- **PROBLEM DESCRIPTION**: Copy the lines from the one containing "Which particular item from" through the end of the records, keeping both ends, and leave out any pictures.

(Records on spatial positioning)
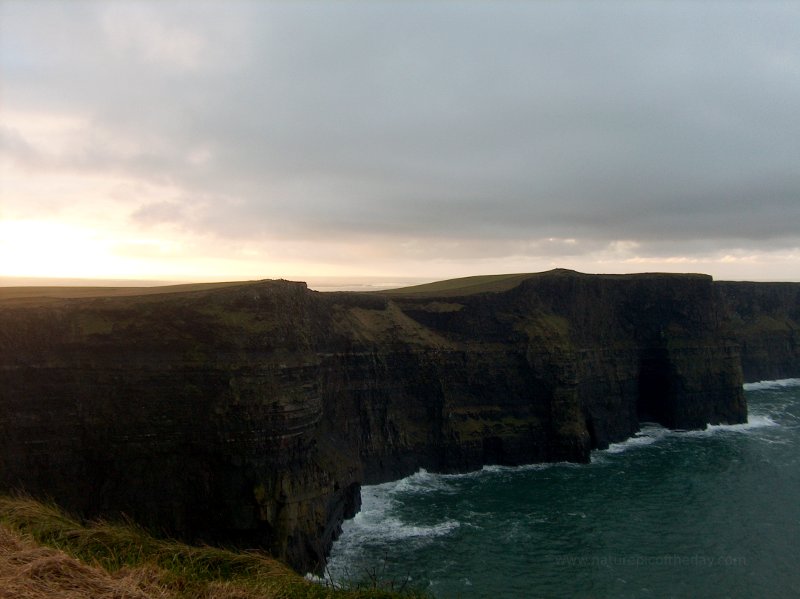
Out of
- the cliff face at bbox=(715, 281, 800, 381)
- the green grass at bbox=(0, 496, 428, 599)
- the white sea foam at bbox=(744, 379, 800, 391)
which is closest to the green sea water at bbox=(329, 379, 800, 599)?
the green grass at bbox=(0, 496, 428, 599)

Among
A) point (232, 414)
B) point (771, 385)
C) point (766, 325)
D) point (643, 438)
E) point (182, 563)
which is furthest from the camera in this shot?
point (766, 325)

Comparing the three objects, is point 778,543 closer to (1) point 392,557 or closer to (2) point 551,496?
(2) point 551,496

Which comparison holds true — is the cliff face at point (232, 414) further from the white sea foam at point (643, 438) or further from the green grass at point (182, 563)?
the green grass at point (182, 563)

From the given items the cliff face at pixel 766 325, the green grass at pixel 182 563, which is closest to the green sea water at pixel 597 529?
the green grass at pixel 182 563

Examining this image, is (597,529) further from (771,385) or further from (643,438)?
(771,385)

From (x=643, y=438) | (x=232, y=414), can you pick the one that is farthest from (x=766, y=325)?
(x=232, y=414)

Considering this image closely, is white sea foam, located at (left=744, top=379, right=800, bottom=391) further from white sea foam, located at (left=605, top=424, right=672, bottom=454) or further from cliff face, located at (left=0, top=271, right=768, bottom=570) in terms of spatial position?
cliff face, located at (left=0, top=271, right=768, bottom=570)
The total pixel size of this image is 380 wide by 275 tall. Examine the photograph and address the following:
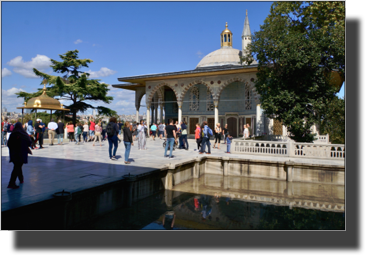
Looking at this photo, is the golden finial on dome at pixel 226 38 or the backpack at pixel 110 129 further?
the golden finial on dome at pixel 226 38

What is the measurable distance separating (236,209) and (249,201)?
0.81 metres

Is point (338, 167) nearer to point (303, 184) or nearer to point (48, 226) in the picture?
point (303, 184)

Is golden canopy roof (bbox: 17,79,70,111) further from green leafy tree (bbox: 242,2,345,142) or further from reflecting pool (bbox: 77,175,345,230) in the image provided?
green leafy tree (bbox: 242,2,345,142)

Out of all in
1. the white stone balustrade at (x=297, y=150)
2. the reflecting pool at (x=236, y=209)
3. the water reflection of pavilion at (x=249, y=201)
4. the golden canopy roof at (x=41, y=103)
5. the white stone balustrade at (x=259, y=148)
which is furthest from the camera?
the golden canopy roof at (x=41, y=103)

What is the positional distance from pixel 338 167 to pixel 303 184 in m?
1.17

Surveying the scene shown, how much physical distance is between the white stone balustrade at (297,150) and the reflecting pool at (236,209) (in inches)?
55.5

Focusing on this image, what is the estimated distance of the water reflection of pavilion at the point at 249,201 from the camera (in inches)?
226

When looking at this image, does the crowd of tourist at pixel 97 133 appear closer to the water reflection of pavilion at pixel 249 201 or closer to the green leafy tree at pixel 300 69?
A: the water reflection of pavilion at pixel 249 201

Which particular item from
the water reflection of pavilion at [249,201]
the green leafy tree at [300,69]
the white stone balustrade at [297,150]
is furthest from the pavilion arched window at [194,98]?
the water reflection of pavilion at [249,201]

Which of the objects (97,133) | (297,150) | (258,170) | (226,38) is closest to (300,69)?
(297,150)

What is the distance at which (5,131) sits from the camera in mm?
12914

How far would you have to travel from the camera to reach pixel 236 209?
643cm
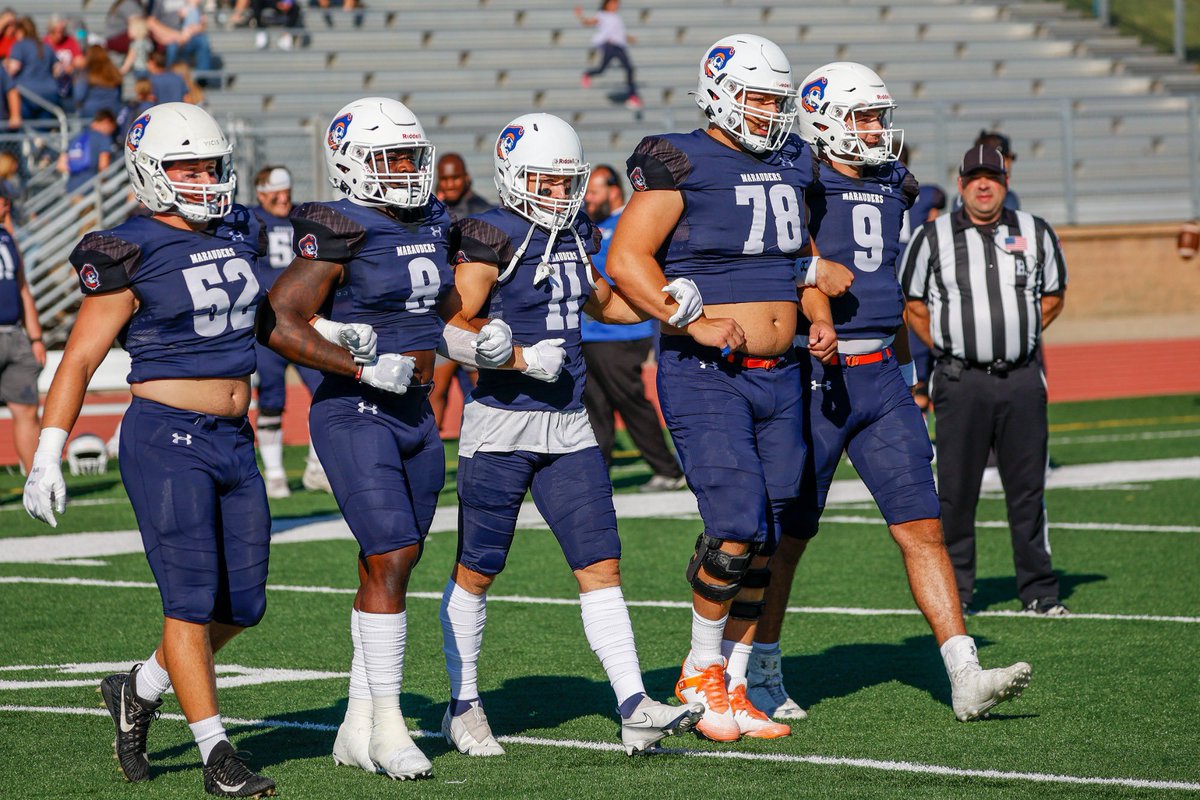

- **SOLUTION FOR THIS EXERCISE**:
Which particular item from
the water reflection of pavilion at [249,201]
the green leafy tree at [300,69]
the white stone balustrade at [297,150]
is furthest from the pavilion arched window at [194,98]?
the water reflection of pavilion at [249,201]

Which of the objects (97,133) | (297,150) | (258,170) | (226,38) is closest to (300,69)?
(297,150)

What is the distance at which (5,131) sits from the camera in mm?
12914

How far would you have to travel from the camera to reach pixel 236 209?
643cm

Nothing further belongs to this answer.